Using Google Apps Script for automation of small tasks

19 May 2013

I've been manually tracking the number of .NET/C# jobs in Melbourne for some time now. I could've automated it, probably, but it was easier to do it just by hand - it took only a couple of minutes every day anyway. So I thought it wasn't worth it. Although I love automating things like that (sometimes even overly so), I still hesitated.

But recently I learnt about Google Apps Script service, and after taking a quick look at the docs I decided to implement a small tool for gathering job market statistics.
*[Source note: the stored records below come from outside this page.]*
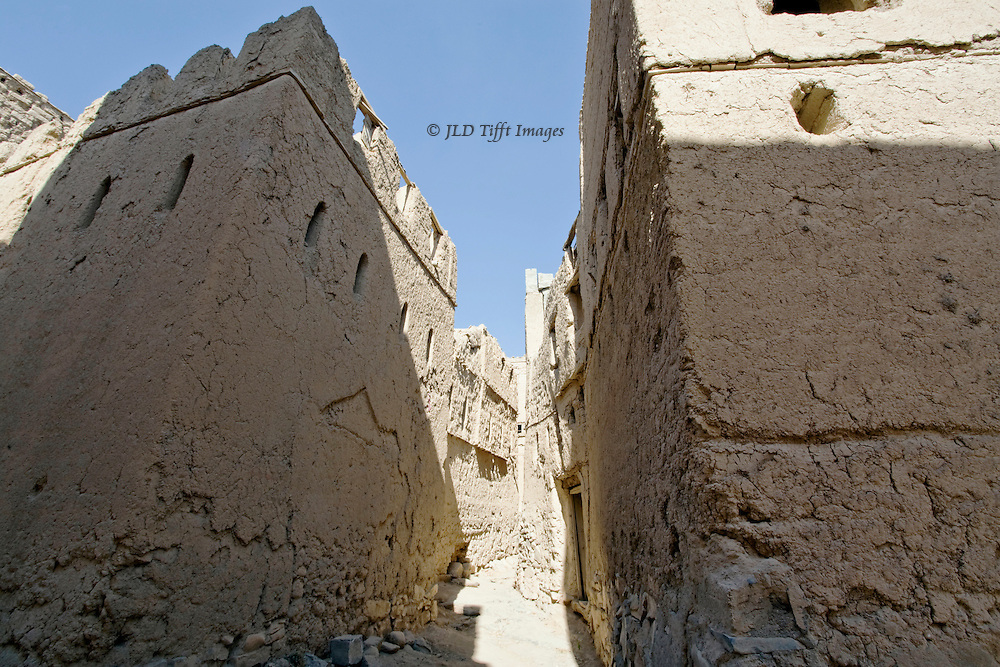 Sunlit alley between shadowed mud brick mansions, village of Al Hamra, Oman.  The homes have been abandoned but remain standing.  All are defensive with small slit windows set high in the facades, and crenellations on the flat roofs.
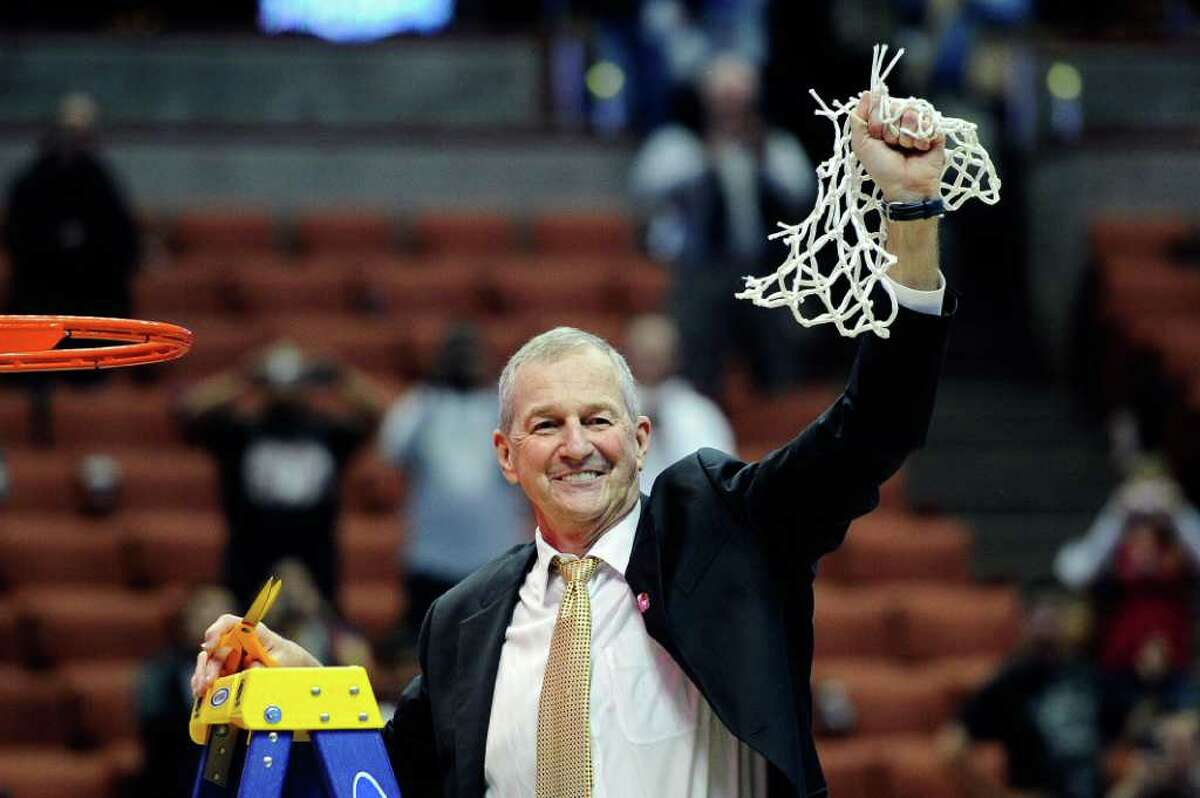 ANAHEIM, CA - MARCH 26: Head coach Jim Calhoun of the Connecticut Huskies cuts down the net after defeatng the Arizona Wildcats to win the west regional final of the 2011 NCAA men's basketball tournament at the Honda Center on March 26, 2011 in Anaheim, California. (Photo by Kevork Djansezian/Getty Images) *** Local Caption *** Jim Calhoun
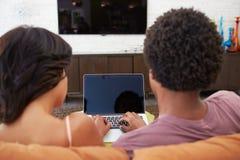 夫妇背面图坐沙发使用膝上型计算机 免版税图库摄影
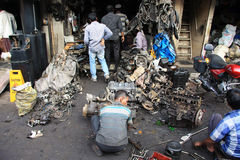 Mumbai/India - 22/11/14 - Car Breaker demolishing part of an engine in the Thieves Market, Mumbai Stock Photos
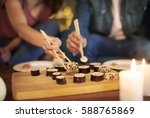 romantic date of couple eating... | Shutterstock . vector #588765869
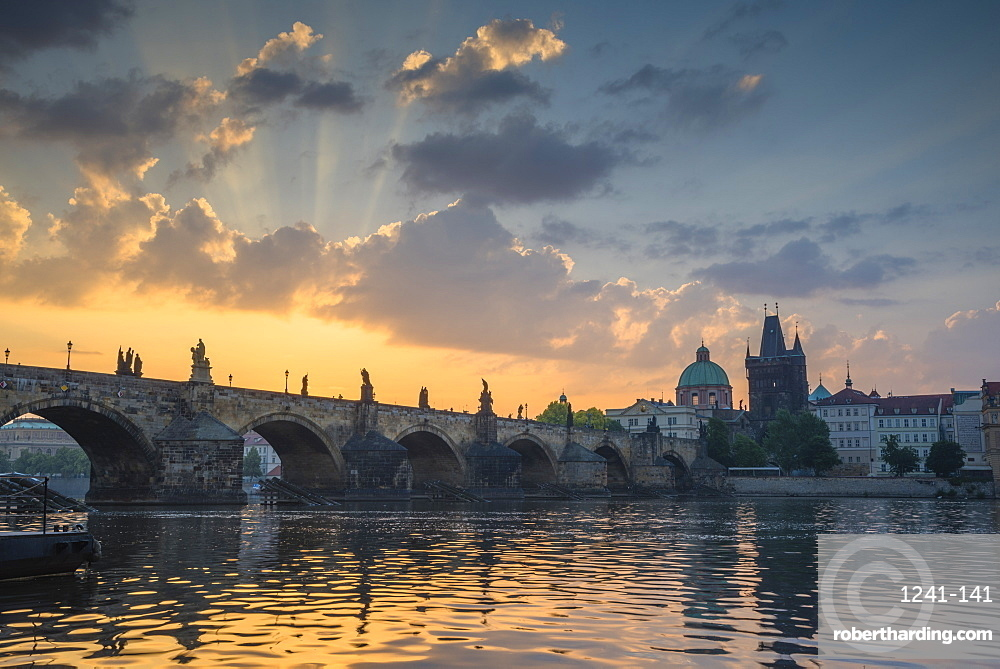 Colourful sunrise over the Charles Bridge with the Old Town Tower and Stare Mesto, UNESCO World Heritage Site, Prague, Czech Republic, Europe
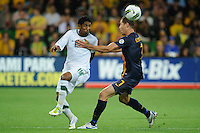 Salem AL DAWSARI (19) of Saudi Arabia and Brett EMERTON (7) of Australia compete for the ball during the FIFA 2014 World Cup Group D Asian Qualifier match between Australia and Saudi Arabia at AAMI Park in Melbourne, Australia...This image is not for sale on this web site. Please contact Southcreek Global Media for licensing:.Toll Free: 1.800.934.5030.Canada: 701 Rossland Rd. East, Suite 315, Whitby, Ontario, Canada, L1N 9K3.USA: 10792 Baron Dr, Parma OH, USA 44130.Web: http://southcreekglobal.net/ and http://southcreekglobal.com/
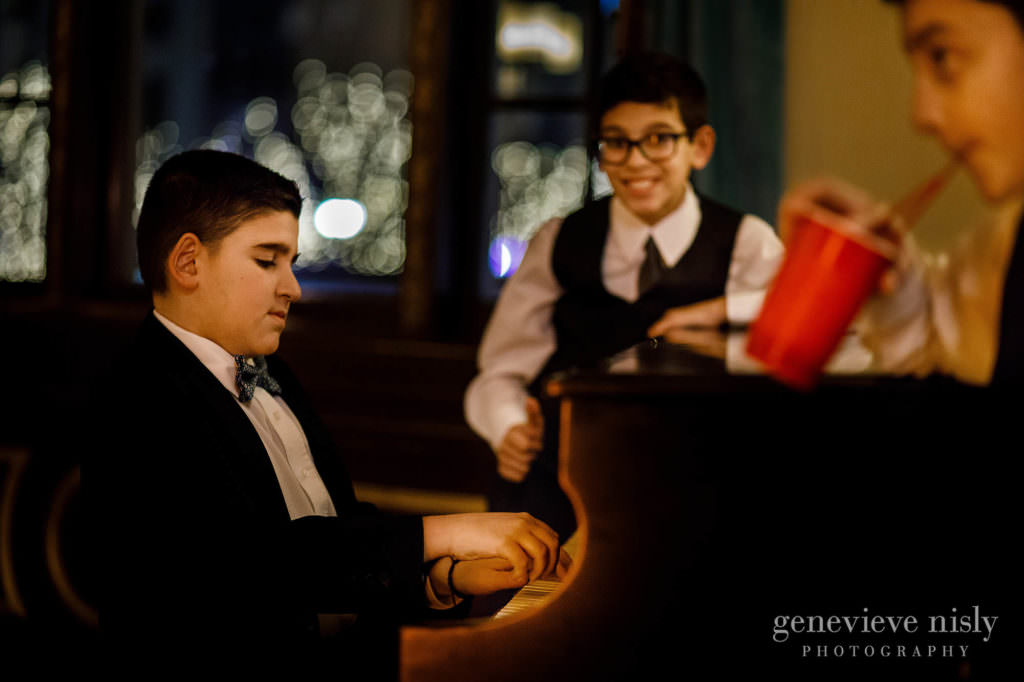 Wedding guests play the piano in the lobby of Onesto Lofts.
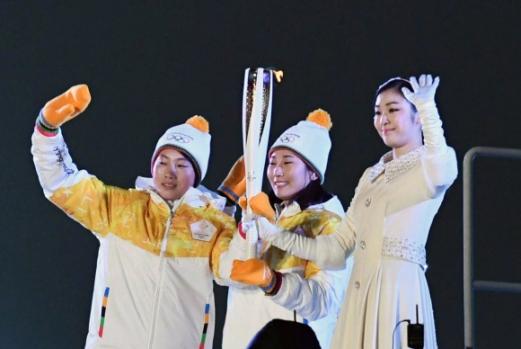 제23회 평창동계올림픽이 9일 막을 올렸다. 사진은 27년 만에 결성된 남북 단일팀 여자 아이스하키 선수인 박종아(가운데)와 정수현(왼쪽)이 성화대 바로 앞에서 성화봉을 든 채 관중에게 손을 흔들고 있다.  평창 박지환 기자 popocar@seoul.co.kr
My goal was simple: get a search results page from seek.com.au, load it as a DOM, run a CSS select to find the element that I need and write the value of that element into a spreadsheet that I use for tracking/analysis.

Apart from small changes to the original plan (I had to use semicolons, apparently Apps Script hates you for not doing so, throwing random errors at you when debugging; I also decided not to load the whole page as XML, and only load a tiny bit), everything worked amazingly well.

I must say Apps Script's API is quite comprehensive; API docs are great too - it was quite easy to find the stuff I needed.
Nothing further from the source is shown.